To be done →
Reproduce the passage on Citra hops, beginning at "Scoring some Citra" and ending after "mango and litchi.", with "grand prize" in place of each occurrence of "jackpot".

Extract to read →

•••••

Before Brandon Skall and Jeff Hancock opened DC Brau last year, they had intended to brew their Corruption India pale ale with one of the beer world’s rarest ingredients. They didn’t want to use just any kind of hops, the pine cone-shaped flowers that give IPAs their bitterness and aromas ranging from grapefruit to pine. The proprietors of the District’s first modern brewery dreamed of using Citra.
“We got laughed at,” Skall says. “Everyone was just like, ‘Good luck.’ ” The two ended up substituting the more common Columbus variety. They released their first all-Citra beer, a double IPA named For Others, only a couple of weeks ago, after winning a lottery to buy about 300 pounds of Citra from a larger brewery.
Scoring some Citra is like hitting the jackpot. In an industry flooded with new, aromatic hop varieties, it has become what Cristal is to the wine world or Chanel is to perfume: a luxury to be lusted after, one associated with IPAs containing lush, fruity flavors and aromas of orange, mango and litchi.

•••••

Records provided →
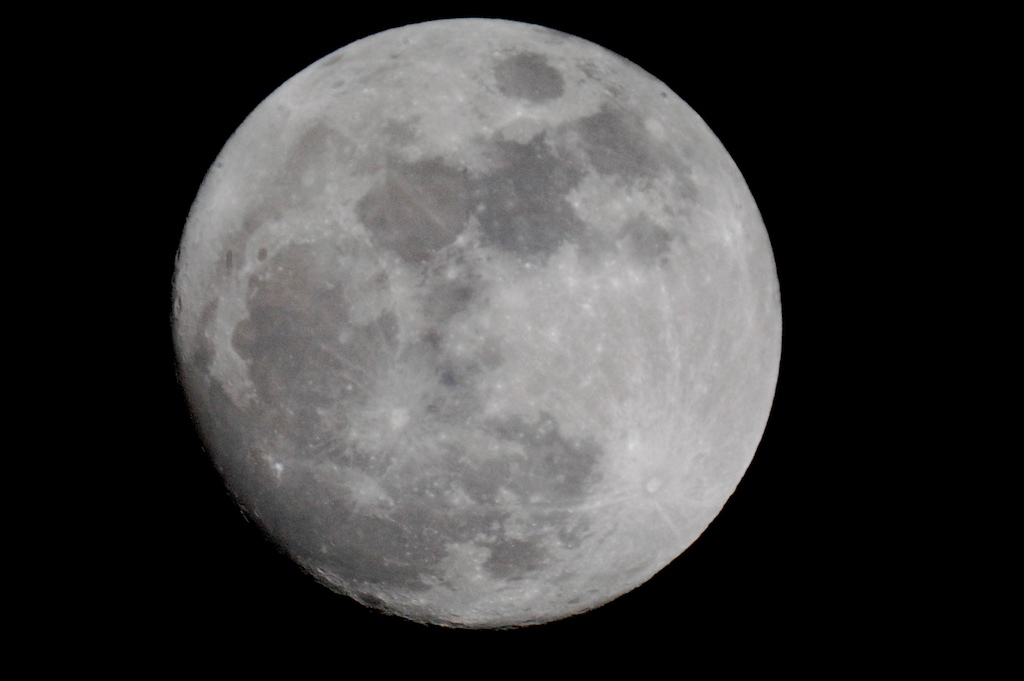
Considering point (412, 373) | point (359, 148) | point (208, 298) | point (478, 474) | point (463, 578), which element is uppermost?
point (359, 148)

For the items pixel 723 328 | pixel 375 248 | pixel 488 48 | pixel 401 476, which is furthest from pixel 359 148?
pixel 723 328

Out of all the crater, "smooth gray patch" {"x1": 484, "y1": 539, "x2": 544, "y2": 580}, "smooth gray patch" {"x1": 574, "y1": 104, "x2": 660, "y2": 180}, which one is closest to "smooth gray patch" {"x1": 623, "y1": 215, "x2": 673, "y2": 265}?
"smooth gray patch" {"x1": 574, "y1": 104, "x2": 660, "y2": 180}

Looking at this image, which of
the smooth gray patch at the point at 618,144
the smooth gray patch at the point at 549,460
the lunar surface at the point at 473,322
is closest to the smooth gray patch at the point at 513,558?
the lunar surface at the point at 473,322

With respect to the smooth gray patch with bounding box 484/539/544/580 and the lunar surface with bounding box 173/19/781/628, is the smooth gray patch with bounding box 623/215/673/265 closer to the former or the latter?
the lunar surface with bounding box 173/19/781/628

•••••

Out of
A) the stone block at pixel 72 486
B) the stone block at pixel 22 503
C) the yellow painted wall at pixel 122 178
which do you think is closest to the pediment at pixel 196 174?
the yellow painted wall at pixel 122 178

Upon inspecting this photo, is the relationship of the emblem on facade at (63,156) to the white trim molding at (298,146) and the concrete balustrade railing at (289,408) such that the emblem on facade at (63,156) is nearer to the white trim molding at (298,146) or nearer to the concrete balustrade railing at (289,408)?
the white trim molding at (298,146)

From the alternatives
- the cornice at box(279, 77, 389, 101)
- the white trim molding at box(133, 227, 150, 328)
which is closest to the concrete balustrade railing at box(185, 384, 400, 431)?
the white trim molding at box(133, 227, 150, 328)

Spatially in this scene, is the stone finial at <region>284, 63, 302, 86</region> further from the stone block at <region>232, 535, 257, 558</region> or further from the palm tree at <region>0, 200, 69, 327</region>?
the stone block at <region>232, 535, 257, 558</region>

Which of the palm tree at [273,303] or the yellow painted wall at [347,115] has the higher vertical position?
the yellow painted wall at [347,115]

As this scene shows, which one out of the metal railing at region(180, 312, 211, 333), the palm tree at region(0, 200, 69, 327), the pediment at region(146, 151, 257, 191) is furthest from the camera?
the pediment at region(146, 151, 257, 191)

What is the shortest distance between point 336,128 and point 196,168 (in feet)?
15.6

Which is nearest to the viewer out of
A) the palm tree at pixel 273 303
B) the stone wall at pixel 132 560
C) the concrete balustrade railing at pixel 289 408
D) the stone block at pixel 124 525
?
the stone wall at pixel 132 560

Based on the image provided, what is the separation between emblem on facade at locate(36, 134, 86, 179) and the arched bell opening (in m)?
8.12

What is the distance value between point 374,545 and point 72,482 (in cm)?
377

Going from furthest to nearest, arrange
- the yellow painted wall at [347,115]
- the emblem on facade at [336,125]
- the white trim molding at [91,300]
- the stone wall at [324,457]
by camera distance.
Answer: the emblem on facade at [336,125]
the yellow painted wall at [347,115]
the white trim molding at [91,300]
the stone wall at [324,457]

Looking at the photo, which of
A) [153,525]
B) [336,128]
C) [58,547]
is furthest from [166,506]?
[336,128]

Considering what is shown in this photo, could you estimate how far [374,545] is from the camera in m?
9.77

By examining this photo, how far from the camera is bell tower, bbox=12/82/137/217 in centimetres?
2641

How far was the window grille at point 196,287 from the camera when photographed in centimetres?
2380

•••••

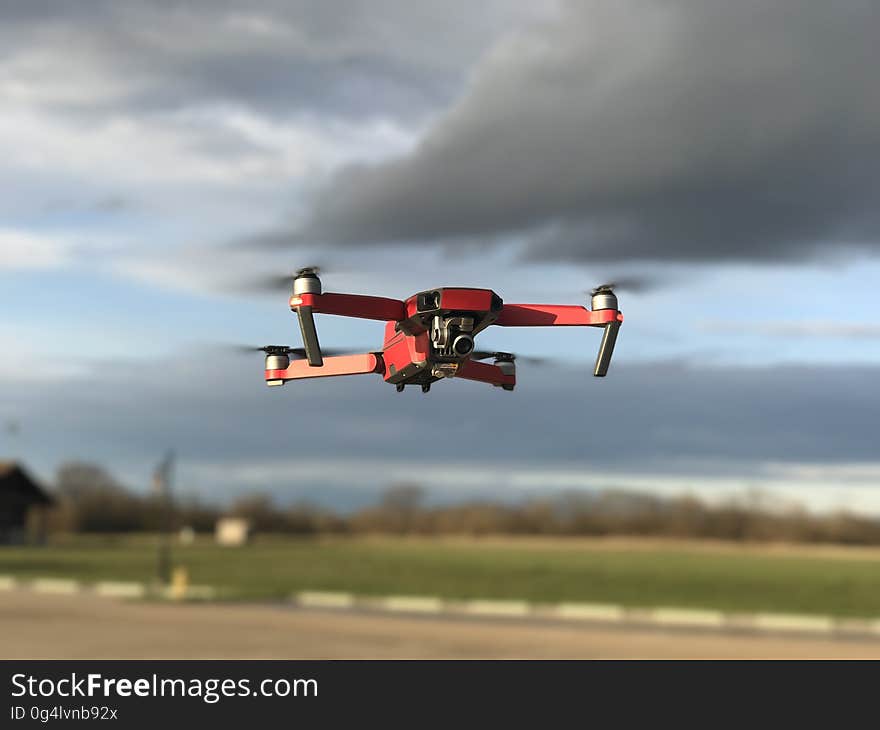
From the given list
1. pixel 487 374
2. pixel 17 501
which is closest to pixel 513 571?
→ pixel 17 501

•••••

Result below →
Scoring some Citra is like hitting the grand prize. In an industry flooded with new, aromatic hop varieties, it has become what Cristal is to the wine world or Chanel is to perfume: a luxury to be lusted after, one associated with IPAs containing lush, fruity flavors and aromas of orange, mango and litchi.